I am trying to dump a website (website link is given below in code) and all containers are not loading. In my case, price container is not dumping. See screenshots for more details. How to solve this?
In this case, container inside class "I6yQz" are not loading.
MyCode:
url = "https://gomechanic.in/gurgaon/car-battery-replacement/maruti-suzuki-versa/petrol"
page = requests.get(url)
soup = BeautifulSoup(page.content, 'html.parser')
print(soup.prettify())
I need the following content shown in screenshot
Some thing like this:
data = {'CityName' : 'Gurgaon', 'CarName' : 'Versa-Petrol', 'serviceName' : 'Excide (55 Months Warranty)', 'Price' : '4299', 'ServicesOffered' : '['Free pickup & drop', 'Free Installation', 'Old Battery Price Included', 'Available at Doorstep']}
I have also got the API which is have all the information:
What you have to do is figure out how to replicate this request in your python code:
import requests
headers = {
# this website sues authroization for all requests
'Authorization': 'Bearer eyJhbGciOiJSUzI1NiIsInR5cCI6IkpXVCJ9.eyJqdGkiOiJiNGJjM2NhZjVkMWVhOTlkYzk2YjQzM2NjYzQzMDI0ZTAyM2I0MGM2YjQ5ZjExN2JjMDk5OGY2MWU3ZDI1ZjM2MTU1YWU5ZDIxNjE2ZTc5NSIsInNjb3BlcyI6W10sInN1YiI6IjE2MzM5MzQwNjY5NCIsImV4cCI6MTYzNjUyNjA2Ny4wLCJhdWQiOiIzIiwibmJmIjoxNjMzOTM0MDY3LjAsImlhdCI6MTYzMzkzNDA2Ny4wfQ.QQI_iFpNgONAIp4bfoUbGDtnnYiiViEVsPQEK3ouYLjeyhMkEKyRclazuJ9i-ExQyqukFuqiAn4dw7drGUhRykJY6U67iSnbni0aXzzF9ZTEZrvMmqItHXjrdrxzYCqoKJAf2CYY-4hkO-NXIrTHZEnk-N_jhv30LHuK9A5I1qK8pajt4XIkC7grAn3gaMe3c6rX6Ko-AMZ801TVdACD4qIHb4o73a3vodEMvh4wjIcxRGUBGq4HBgAKxKLCcWaNz-z7XjvYrWhNJNB_iRjZ1YBN97Xk4CWxC0B4sSgA2dVsBWaKGW4ck8wvrHQyFRfFpPHux-6sCMqCC-e4okOhku3AasqPKwvUuJK4oov9tav4YsjfFevKkdsCZ1KmTehtvadoUXAHQcij0UqgMtzNPO-wKYoXwLc8yZGi_mfamAIX0izFOlFiuL26X8XUMP5HkuypUqDa3MLg91f-8oTMWfUjVYYsnjw7lwxKSl7KRKWWhuHwL6iDUjfB23qjEuq2h9JBVkoG71XpA9SrJbunWARYpQ48mc0LlYCXCbGkYIh9pOZba7JGMh7E15YyRla8qhU9pEkgWVYjzgYJaNkhrSNBaIdY56i_qlnTBpC00sqOnHRNVpYMb4gF3PPKalUMMJjbSqzEE2BNTFO5dGxGcz2cKP0smoVi_SK3XcKgPXc',
'User-Agent': 'Mozilla/5.0 (X11; Linux x86_64) AppleWebKit/537.36 (KHTML, like Gecko) QtWebEngine/5.15.2 Chrome/87.0.4280.144 Safari/537.36',
}
url = 'https://gomechanic.in/api/v1/priceList?city=gurgaon&brand=maruti-suzuki&service=car-battery-replacement'
response = requests.get(url, headers=headers)

DATA EXTRACT:

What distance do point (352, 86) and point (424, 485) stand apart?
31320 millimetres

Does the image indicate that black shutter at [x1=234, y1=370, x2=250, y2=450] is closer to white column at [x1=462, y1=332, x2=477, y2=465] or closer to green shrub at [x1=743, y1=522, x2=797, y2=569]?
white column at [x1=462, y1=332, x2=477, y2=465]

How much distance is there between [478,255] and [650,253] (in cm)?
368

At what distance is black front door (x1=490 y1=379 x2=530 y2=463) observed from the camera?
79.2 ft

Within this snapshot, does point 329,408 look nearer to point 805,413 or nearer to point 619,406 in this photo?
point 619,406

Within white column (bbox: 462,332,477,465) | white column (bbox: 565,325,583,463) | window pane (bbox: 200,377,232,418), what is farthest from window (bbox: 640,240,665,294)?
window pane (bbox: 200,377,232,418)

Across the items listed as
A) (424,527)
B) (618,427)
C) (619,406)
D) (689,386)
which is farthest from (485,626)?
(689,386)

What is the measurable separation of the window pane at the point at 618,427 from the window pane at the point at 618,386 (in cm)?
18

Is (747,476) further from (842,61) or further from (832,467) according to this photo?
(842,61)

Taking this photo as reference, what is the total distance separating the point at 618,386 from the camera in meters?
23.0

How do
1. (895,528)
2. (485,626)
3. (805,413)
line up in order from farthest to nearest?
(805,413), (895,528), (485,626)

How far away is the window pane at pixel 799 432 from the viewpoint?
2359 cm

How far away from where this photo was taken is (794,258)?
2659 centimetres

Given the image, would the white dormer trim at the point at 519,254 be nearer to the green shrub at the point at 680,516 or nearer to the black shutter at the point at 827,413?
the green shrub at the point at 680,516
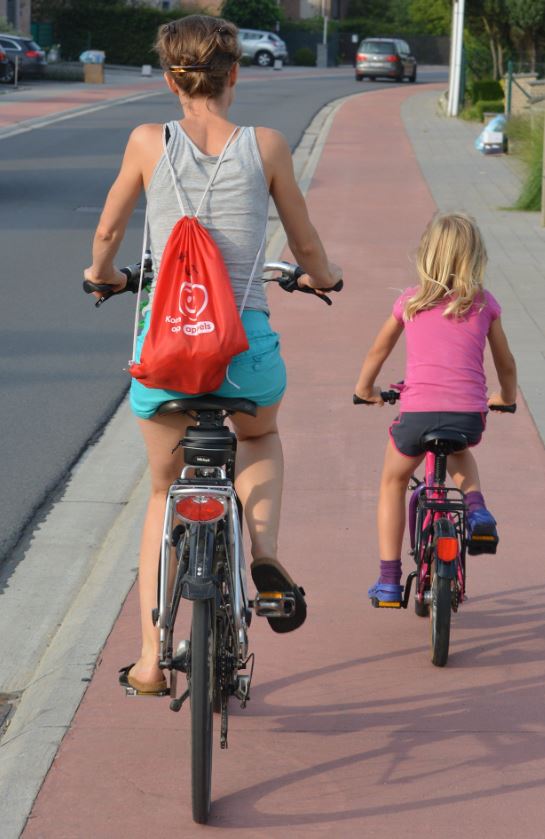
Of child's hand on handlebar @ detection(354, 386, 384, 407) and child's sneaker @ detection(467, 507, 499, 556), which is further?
child's hand on handlebar @ detection(354, 386, 384, 407)

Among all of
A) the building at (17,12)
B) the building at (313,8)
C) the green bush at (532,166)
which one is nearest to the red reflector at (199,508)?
the green bush at (532,166)

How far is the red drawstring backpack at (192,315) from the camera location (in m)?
3.49

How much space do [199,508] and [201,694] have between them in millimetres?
478

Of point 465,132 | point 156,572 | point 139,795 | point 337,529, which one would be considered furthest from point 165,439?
point 465,132

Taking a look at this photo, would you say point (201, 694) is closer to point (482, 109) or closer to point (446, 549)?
point (446, 549)

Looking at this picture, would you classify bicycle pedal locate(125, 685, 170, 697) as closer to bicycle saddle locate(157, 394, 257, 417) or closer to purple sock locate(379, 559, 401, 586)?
bicycle saddle locate(157, 394, 257, 417)

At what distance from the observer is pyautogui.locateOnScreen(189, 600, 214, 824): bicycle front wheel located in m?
3.36

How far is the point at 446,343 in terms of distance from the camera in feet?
14.9

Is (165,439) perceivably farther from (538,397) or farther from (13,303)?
(13,303)

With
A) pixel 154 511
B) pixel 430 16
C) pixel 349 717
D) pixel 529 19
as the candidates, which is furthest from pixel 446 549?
pixel 430 16

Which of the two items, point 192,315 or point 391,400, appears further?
point 391,400

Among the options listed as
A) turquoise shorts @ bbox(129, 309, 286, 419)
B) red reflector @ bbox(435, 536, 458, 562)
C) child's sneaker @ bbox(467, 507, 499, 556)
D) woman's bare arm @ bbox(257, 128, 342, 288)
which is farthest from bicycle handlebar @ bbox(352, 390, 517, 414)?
turquoise shorts @ bbox(129, 309, 286, 419)

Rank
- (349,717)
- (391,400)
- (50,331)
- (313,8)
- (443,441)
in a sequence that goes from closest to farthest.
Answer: (349,717), (443,441), (391,400), (50,331), (313,8)

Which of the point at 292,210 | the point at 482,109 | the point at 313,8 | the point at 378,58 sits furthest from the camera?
the point at 313,8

WRITTEN TASKS:
• A. Do these statements agree with the scraping thread? (i) The price container is what fails to dump. (ii) The code parses the page with the 'lxml' parser. (iii) The API URL asks for the price list for the city of gurgaon. For each, answer yes or no and quote the deciding words.
• B. Please reproduce the listing unchanged, everything from the line containing "Which of the two" down to the end of the listing, both ends included.
The listing has no connection to the scraping thread.

ANSWERS FOR THIS EXERCISE:
• A.
(i) Yes: "In my case, price container is not dumping."
(ii) No: "soup = BeautifulSoup(page.content, 'html.parser')"
(iii) Yes: "priceList?city=gurgaon"

• B.
Which of the two items, point 192,315 or point 391,400, appears further?
point 391,400

Among the options listed as
A) turquoise shorts @ bbox(129, 309, 286, 419)
B) red reflector @ bbox(435, 536, 458, 562)
C) child's sneaker @ bbox(467, 507, 499, 556)
D) woman's bare arm @ bbox(257, 128, 342, 288)
which is farthest from bicycle handlebar @ bbox(352, 390, 517, 414)?
turquoise shorts @ bbox(129, 309, 286, 419)

Rank
- (349,717)
- (391,400)
- (50,331)
- (313,8)
- (443,441)
in a sequence that goes from closest to farthest.
Answer: (349,717), (443,441), (391,400), (50,331), (313,8)

Which of the point at 292,210 | the point at 482,109 | the point at 313,8 | the point at 378,58 sits furthest from the camera?
the point at 313,8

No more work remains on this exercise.